Extracted text —
· · · · · · ·

Our working assumption is that if we have techniques that drastically reduce misalignment risk in each of these relaxed settings, we can combine these techniques and drastically reduce risk in the general setting.  We think that most likely each of these settings constitutes a substantial fraction of the difficulty of the alignment problem.  

The spirit of how teams at Redwood Research choose projects is the following:  Imagining ourselves or our colleagues in the future who are working in the safety department of an organization that’s developing transformative AI, we ask what research that we could do between now and then that we think those future people would find most helpful.  We think a useful heuristic is to design challenges that are analogous to the future problems we expect to encounter but that we can experiment with and explore using currently available technology.  Importantly, the work recommended by this heuristic may be fairly different from the work that would be most useful for making current AI systems safe and useful.

We followed this heuristic in the work presented here, where we demonstrate tools that help identify catastrophic behavior in AI systems (i.e. adversarial evaluation) and training procedures that help prevent this behavior from arising (i.e. adversarial training).  “Adversarial training” here means iteratively augmenting our training set with examples of egregious failures and training until the worst failures are no longer particularly bad.  (We of course don’t want to overfit on particular failures, which could end up causing more harm than good.)

The adversarial training procedure that we use in this work requires exhibiting specific inputs on which the model performs catastrophically badly.  We think that techniques that require this, if applied during the training of transformative AI models, would reduce the probability of AI takeover.  However, we are currently unsure how much they might help – for example, they might address inner alignment problems only if we are somewhat lucky about how gradient descent works or the details of how transformative AI is developed.  

In contrast, we think that more advanced versions of adversarial training, such as relaxed adversarial training (see “future work” below), might be much more powerful, defusing many of the more plausible remaining threats, and we think this would substantially reduce the risk of takeover by deceptively aligned AIs.  We expect that the work presented here will be helpful for developing these more advanced techniques.

The project: highly reliable injury filter

We picked a simple task that was as crisply defined and easy as possible while still requiring human evaluators: Given three sentences from a story, our system must write one more sentence without introducing any injuries to any beings in the story. In the analogy, injuries are considered "catastrophes", and our aim is to build techniques that can reliably avoid them, both in-distribution (where they may be rare but still present) and out-of-distribution (where they may be caused by natural distribution shift or deliberate adversarial attack from another agent).

· · · · · · ·

Data records —

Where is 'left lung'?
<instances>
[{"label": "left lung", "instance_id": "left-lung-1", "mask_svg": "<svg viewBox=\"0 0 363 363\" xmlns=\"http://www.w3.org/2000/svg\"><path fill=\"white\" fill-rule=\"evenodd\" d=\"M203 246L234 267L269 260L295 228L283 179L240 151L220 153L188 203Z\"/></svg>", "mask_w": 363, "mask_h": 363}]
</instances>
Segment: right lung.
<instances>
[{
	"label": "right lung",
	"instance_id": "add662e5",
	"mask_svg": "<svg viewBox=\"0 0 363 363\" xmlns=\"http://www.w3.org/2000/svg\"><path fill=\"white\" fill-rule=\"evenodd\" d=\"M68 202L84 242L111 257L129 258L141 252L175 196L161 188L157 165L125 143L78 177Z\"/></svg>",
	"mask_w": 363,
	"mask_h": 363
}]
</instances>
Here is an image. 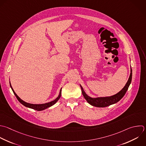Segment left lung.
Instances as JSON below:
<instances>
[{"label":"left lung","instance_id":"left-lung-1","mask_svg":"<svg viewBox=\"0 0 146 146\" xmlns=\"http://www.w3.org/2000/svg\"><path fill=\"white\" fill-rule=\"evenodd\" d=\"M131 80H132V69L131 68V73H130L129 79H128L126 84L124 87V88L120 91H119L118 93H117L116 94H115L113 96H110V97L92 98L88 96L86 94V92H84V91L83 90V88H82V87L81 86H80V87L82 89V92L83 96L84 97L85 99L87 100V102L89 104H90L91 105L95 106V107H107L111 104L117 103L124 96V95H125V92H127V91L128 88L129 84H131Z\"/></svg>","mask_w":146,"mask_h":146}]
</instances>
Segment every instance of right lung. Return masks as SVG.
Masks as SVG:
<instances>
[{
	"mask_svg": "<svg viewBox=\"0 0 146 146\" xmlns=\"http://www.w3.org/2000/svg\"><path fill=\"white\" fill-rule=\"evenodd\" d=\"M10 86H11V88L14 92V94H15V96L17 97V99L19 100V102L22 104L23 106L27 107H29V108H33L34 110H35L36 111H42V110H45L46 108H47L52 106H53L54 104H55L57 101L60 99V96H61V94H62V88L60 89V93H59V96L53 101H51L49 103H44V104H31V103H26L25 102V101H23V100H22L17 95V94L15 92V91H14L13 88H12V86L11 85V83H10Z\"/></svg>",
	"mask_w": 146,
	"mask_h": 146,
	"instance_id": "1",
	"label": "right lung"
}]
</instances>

· · · · · · ·

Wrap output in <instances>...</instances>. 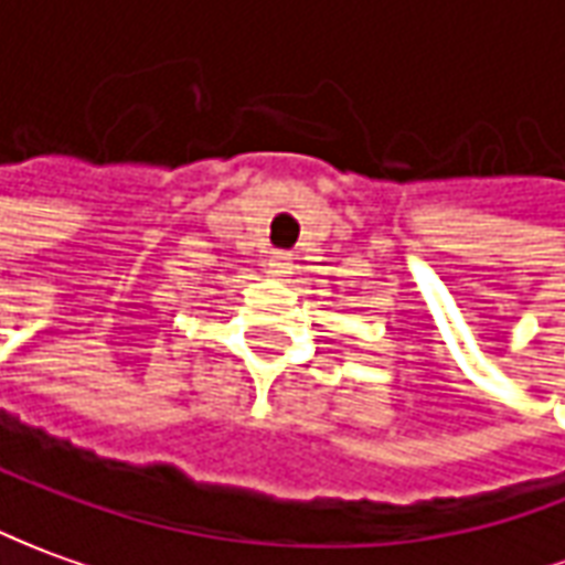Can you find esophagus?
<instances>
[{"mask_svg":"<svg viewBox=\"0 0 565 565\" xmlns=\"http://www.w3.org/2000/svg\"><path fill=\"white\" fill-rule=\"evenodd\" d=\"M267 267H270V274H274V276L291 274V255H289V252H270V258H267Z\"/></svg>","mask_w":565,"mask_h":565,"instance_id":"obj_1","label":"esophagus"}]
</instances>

· · · · · · ·

Required tasks —
a – According to the adversarial training excerpt, what must the system write when it is given three sentences from a story?
b – Please copy the passage of the adversarial training excerpt that begins at the words "Our working assumption" and stops after "the alignment problem.".
Answer using only the adversarial training excerpt, not the material.

Responses in order —
a – One more sentence that introduces no injuries to any beings in the story.

b –
Our working assumption is that if we have techniques that drastically reduce misalignment risk in each of these relaxed settings, we can combine these techniques and drastically reduce risk in the general setting.  We think that most likely each of these settings constitutes a substantial fraction of the difficulty of the alignment problem.